Container Log Collection and Management

The way Kubernetes handles container logging is called cluster-level-logging, which means that the logging system is completely independent of the lifecycle of containers, pods, and nodes. This design is of course to ensure that, whether the container hangs, Pod was deleted, or even node downtime, the application logs can still be obtained normally.

For a container, when the application outputs logs to stdout and stderr, the container project by default outputs those logs to a JSON file on the host. This way, you can see these container logs via the kubectl logs command.

The first option is to deploy a logging agent on the Node that forwards the log files to backend storage for safekeeping. The architecture of this scenario is shown below

The core lies in the logging agent, which usually runs on the node as DaemonSet, then mounts the container log directory on the host, and finally the logging-agent forwards the logs out.
The biggest advantage of deploying a logging agent on a Node is that only one agent needs to be deployed on a Node, and it is not intrusive to the application or Pod. Therefore, this solution is the most commonly used one in the community.
The second Kubernetes container logging scenario is to deal with this special case, that is, when the container's logs can only be output to certain files, we can use a sidecar container to re-export these log files to the stdout and stderr of the sidecar, so that we can continue to use the first scenario.
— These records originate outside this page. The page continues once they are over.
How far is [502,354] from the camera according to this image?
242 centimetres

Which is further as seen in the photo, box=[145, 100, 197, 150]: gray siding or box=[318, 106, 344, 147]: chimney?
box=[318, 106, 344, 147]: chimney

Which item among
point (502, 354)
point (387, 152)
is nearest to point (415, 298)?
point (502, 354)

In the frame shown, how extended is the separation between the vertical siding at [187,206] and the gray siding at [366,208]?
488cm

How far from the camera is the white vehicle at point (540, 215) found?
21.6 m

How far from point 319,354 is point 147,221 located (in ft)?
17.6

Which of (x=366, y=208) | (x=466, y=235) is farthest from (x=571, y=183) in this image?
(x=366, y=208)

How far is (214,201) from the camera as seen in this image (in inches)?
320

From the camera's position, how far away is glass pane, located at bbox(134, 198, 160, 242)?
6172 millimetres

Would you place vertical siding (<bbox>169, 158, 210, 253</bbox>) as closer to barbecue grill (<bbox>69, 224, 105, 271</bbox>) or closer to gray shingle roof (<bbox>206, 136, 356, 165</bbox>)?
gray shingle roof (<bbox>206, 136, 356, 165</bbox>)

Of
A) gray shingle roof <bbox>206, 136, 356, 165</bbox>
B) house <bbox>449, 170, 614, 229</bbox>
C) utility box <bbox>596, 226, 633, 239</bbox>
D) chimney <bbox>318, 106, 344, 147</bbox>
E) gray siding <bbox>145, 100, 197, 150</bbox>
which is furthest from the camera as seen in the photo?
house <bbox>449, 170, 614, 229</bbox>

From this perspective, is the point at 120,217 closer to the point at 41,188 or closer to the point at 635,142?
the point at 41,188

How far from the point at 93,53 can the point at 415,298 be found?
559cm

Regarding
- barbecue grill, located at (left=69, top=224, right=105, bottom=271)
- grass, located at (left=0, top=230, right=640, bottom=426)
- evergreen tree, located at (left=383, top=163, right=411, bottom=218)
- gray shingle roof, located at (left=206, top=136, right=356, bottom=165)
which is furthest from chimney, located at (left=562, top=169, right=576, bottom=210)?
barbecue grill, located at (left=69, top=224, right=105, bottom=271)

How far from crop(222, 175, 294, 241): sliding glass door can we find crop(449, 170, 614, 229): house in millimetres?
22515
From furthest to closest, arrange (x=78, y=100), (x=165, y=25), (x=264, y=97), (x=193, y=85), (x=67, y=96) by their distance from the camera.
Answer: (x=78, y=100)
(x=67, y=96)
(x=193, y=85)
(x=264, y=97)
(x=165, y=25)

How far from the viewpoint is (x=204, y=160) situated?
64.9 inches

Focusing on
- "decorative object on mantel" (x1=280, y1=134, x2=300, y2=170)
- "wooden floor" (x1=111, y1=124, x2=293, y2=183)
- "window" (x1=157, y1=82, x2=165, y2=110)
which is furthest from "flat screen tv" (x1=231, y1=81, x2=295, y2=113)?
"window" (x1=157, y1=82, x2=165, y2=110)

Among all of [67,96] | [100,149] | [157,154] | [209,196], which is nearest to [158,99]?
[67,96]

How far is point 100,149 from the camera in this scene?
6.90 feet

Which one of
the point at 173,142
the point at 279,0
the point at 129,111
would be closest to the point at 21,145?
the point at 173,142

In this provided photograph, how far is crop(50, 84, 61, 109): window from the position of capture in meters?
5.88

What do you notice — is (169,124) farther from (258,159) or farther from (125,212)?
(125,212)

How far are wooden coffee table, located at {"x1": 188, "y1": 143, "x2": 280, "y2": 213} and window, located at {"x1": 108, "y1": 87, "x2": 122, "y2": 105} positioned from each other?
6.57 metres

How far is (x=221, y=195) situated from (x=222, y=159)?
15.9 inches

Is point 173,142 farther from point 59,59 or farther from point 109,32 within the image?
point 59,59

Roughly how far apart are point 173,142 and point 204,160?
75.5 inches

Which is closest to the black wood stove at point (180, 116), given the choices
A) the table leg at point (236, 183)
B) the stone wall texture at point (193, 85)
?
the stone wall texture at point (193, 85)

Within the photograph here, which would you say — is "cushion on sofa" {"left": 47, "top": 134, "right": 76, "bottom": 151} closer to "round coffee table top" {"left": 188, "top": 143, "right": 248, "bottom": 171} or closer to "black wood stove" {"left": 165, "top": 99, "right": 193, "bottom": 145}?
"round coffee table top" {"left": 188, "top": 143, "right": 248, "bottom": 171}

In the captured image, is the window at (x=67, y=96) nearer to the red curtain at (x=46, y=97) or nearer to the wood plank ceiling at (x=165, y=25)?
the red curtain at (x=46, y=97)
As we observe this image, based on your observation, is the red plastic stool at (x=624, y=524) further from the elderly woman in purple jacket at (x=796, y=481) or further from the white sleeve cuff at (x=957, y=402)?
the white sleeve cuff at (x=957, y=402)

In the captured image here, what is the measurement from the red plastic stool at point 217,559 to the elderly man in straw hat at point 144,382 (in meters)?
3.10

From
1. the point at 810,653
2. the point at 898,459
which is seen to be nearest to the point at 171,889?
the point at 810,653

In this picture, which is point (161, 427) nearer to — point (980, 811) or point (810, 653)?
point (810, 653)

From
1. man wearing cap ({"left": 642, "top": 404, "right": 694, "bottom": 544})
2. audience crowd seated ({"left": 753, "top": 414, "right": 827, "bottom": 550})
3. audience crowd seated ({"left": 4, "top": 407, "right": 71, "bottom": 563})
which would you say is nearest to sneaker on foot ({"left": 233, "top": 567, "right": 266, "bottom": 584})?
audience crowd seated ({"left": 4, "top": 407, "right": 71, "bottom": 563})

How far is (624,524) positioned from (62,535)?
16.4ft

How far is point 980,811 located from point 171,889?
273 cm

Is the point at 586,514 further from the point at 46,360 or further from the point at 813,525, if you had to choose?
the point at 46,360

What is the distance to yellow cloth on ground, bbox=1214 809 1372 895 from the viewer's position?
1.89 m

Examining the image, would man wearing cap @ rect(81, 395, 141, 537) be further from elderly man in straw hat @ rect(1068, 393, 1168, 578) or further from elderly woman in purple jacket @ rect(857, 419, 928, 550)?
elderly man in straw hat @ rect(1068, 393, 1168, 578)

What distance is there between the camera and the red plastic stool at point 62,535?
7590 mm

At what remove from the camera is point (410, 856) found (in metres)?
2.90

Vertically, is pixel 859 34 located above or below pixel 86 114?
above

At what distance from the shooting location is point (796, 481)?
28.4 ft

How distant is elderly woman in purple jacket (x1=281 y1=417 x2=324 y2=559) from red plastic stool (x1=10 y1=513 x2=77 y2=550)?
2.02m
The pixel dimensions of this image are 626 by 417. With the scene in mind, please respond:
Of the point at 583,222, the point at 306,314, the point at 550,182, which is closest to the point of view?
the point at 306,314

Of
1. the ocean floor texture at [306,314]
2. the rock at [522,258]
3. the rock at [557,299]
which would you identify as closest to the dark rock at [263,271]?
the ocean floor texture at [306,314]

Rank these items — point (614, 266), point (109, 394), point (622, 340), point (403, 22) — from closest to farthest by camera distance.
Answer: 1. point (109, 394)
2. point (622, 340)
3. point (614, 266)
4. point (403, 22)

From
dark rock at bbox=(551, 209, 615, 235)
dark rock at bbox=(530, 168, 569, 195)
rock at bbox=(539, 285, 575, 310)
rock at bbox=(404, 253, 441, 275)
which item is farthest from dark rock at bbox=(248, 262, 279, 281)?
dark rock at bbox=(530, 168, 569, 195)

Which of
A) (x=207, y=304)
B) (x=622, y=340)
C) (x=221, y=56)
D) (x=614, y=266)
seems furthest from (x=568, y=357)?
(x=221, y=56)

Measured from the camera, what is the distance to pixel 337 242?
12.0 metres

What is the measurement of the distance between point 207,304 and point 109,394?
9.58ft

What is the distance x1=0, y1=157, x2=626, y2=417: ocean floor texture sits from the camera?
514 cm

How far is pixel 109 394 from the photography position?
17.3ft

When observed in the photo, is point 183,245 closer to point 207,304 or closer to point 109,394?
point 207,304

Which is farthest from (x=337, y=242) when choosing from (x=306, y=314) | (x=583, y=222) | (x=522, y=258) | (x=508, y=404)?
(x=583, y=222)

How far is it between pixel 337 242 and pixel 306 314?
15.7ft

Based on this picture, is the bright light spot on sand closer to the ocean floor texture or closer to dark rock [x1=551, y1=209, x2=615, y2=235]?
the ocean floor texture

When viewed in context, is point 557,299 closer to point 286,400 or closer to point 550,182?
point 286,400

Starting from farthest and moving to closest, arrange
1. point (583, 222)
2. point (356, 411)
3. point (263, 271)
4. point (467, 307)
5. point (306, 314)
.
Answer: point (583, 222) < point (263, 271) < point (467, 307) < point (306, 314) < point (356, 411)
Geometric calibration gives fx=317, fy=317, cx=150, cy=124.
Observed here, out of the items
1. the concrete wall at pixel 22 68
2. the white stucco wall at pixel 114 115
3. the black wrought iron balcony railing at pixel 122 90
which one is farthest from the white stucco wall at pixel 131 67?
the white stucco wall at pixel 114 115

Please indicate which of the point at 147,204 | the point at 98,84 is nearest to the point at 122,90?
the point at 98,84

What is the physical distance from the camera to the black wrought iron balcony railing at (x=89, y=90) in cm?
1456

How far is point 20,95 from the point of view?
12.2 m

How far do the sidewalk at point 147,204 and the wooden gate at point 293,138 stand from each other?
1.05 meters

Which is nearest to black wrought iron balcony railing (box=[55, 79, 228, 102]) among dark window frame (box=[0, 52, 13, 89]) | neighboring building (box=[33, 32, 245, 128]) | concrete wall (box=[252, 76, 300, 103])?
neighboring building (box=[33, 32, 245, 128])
Since the volume is shared between the sidecar and the host container, the additional performance loss of the sidecar scenario here is not that high, just a little more CPU and memory.
There are actually two identical log files on the host: one written by the application itself, and one JSON file corresponding to sidecar's stdout and stderr. This is a huge waste of disk. So, unless you have no other choice, or the application container is completely immune to modification, it's recommended that you use either option 1, or the third option below.
The third option is to use a sidecar container to send the application log files directly to the remote storage. That is, the equivalent of the logging agent in option one, placed in the application Pod. The architecture of this scenario is shown below:

In this scenario, your application can also directly output logs to a fixed file instead of stdout, your logging-agent can also use fluentd, and the back-end storage can also be ElasticSearch. only that the input source of fluentd becomes the application's log files. Generally speaking, we will save the input source configuration of fluentd in a ConfigMap.
Although this solution is easy to deploy and very friendly to the host, the sidecar container is likely to consume more resources, and even drag down the application container. Also, since the logs are still not output to stdout, you can't see any log output via kubectl logs.